Interpretive Summary: Molecular DNA markers allow plant breeders to select plants with the desired genetic material while they are in the seedling stage, reducing the size and expense of field trials as well as the time to market. The majority of molecular DNA markers currently available in carrot indicate whether a fragment of DNA is present but cannot discriminate between the presence of one copy or two of the desired fragment. We have developed molecular DNA markers that can be used to determine whether there are zero, one or two copies of a specific DNA fragment in an individual plant.

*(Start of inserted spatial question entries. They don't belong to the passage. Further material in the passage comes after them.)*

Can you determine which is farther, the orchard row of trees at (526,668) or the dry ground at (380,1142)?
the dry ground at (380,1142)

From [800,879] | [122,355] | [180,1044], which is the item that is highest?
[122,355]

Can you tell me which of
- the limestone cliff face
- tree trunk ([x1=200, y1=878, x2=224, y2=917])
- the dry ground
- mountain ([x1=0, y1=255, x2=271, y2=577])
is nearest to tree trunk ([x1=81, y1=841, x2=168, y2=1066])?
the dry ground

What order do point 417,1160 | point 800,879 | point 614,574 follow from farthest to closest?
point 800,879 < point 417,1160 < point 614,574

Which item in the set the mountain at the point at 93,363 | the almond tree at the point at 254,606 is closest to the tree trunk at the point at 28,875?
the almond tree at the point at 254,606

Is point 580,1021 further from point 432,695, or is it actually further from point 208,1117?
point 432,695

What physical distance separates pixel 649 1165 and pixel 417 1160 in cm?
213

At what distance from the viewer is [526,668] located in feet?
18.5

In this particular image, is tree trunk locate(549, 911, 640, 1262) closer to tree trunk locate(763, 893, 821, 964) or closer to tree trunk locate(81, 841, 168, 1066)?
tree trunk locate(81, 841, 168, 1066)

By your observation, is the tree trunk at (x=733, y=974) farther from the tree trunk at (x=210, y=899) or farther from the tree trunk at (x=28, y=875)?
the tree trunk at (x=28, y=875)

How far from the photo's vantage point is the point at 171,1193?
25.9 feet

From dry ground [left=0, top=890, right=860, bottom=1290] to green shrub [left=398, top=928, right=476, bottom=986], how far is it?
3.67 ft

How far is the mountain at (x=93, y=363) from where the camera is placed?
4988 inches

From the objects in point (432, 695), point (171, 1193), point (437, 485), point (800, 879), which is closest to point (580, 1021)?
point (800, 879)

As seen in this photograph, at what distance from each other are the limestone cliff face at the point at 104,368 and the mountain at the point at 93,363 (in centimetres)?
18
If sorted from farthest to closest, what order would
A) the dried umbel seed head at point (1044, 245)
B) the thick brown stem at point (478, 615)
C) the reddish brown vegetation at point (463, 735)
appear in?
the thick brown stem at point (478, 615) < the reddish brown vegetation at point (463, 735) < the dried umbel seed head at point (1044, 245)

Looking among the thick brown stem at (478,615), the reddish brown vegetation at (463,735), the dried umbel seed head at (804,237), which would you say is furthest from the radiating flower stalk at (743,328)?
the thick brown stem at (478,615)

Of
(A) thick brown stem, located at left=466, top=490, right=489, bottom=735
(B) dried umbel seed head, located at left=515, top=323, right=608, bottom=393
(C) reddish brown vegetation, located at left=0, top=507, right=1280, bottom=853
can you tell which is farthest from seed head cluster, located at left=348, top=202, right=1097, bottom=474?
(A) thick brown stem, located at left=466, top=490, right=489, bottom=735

These markers are of interest to carrot geneticists, breeders and growers who want to decrease the expense and time required to bring new carrot varieties to market.

Technical Abstract: The efficiency of linkage mapping is greatly reduced when dominant molecular markers are used. However, few co-dominant molecular markers are available for use in genetic studies on carrot. We have created plasmid libraries enriched for carrot microsatellites as an initial step in generating sequence tagged microsatellite sites (STMS) for use as co-dominant markers. Single and serial enrichments for di-nucleotide repeats (AC) and (AG) were prepared from DNA cut with five restriction enzymes. Of 331 sequenced clones, 200 contained unique fragments of which 178 contained microsatellites. Although the library was simultaneously enriched for (AC) and (AG), (AG)4+ was much more prevalent (120 clones) than (AC)4+ (75 clones). Regions flanking the (AC) or (AG) repeats contained numerous di-nucleotide and mono-nucleotide repeats. Presence of (A)6+ repeats were positively correlated (r = 24.0%) with (AC) but negatively correlated (r = -15.5%) with (AG) repeats whereas presence of (C)6+ repeats were positively correlated (r = 21.2%) with (AG) but negatively correlated (r = -19.3%) with (AC) repeats. The number of enrichment steps was positively correlated with the length of the microsatellites isolated (r = 31.9%) and the number of duplicated fragments (r = 33.8%) obtained from Sch I derived clones. No significant correlation was observed for these parameters for clones derived from the other restriction enzymes used. Twenty four primer sets designed from a sample of sequences containing 10 or more uninterrupted repeat units produced eight scorable STMS in a segregating F2 carrot population. Although two of these STMS were scored as dominant markers due to the stuttering of bands, all eight markers have been mapped using this population. This is the first report of STMS being generated from a plasmid library which can now be used to create additional STMS for increasing the efficiency of mapping and selection of desirable traits in carrot.